Oczywiście trudno oddzielić sferę duchową od psychologicznej – szczególnie w tradycji kontemplacyjnej, która zakłada spotkanie ze swoim wnętrzem, zrozumienie emocji, opanowanie myśli. Katolicy wierzą, że człowiek jest istotą cielesno-psychiczno-duchową, a całkowita separacja tych sfer zaciemnia obraz osoby. Niemniej wyraźna przewaga języka terapeutycznego nad religijnym jest tu charakterystyczną tendencją.

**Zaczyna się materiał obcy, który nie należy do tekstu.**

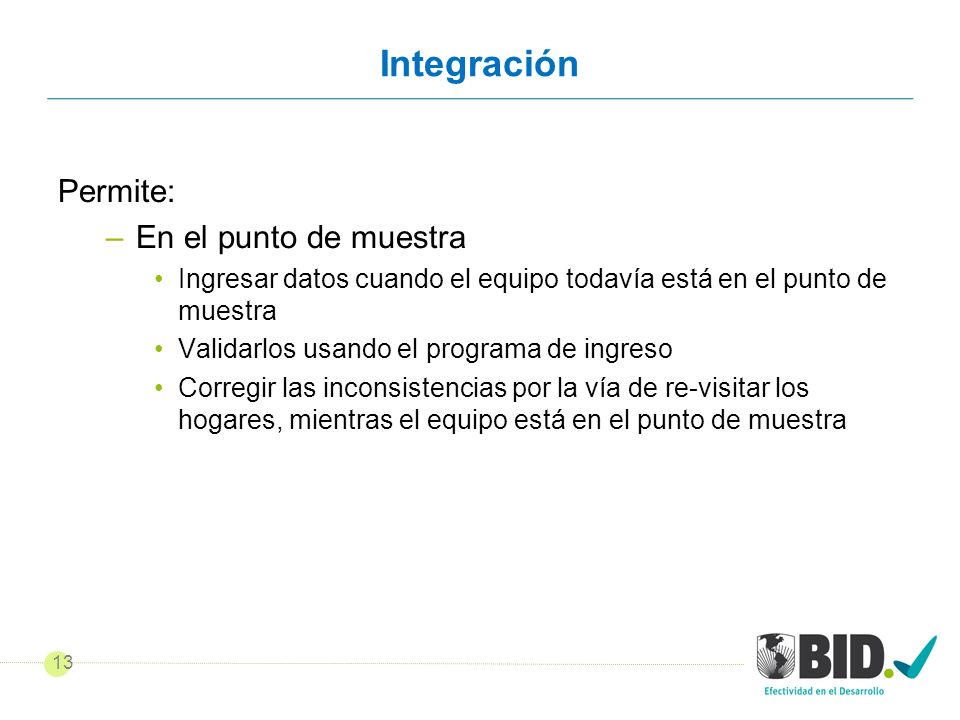 Integración

Permite:

– En el punto de muestra

• Ingresar datos cuando el equipo todavía está en el punto de muestra

• Validarlos usando el programa de ingreso

• Corregir las inconsistencias por la vía de re-visitar los hogares, mientras el equipo está en el punto de muestra

13

BID.

Efectividad en el Desarrollo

Równie istotna jest forma, w jakiej Pogłębiarka przekazuje swoje treści. Mamy aplikację i prężnie działający kanał YouTube, na którym codziennie publikowane są krótkie filmy uczące duchowości ignacjańskiej. Wojda czyta Ewangelię, a potem – jednostajnym tonem, przypominającym praktyki mindfulness – mówi dla przykładu:
„Żeby wejść głębiej w modlitwę, skupimy się na naszym ciele. Spróbuj odczuć punkt styku lewej stopy z podłogą… i teraz to samo z prawą nogą”. Ten swoisty katolicki self-care doskonale wpisuje się w popularne trendy coachingowe i mindfulnessowe.
Nie wątpię, że dla osób znających duchowość ignacjańską Pogłębiarka może być cennym narzędziem. Zastanawiam się jednak, ile spośród tych „miliona medytujących osób” traktuje te filmiki jako dojrzałe duchowe ćwiczenia, a ile jako szybkie i skuteczne narzędzie do opanowania psychicznego dyskomfortu.
Jak w realności socjologicznej układają się te proporcje? Czy troska o dobrostan psychiczny jest tu sednem, a duchowość jedynie ornamentem?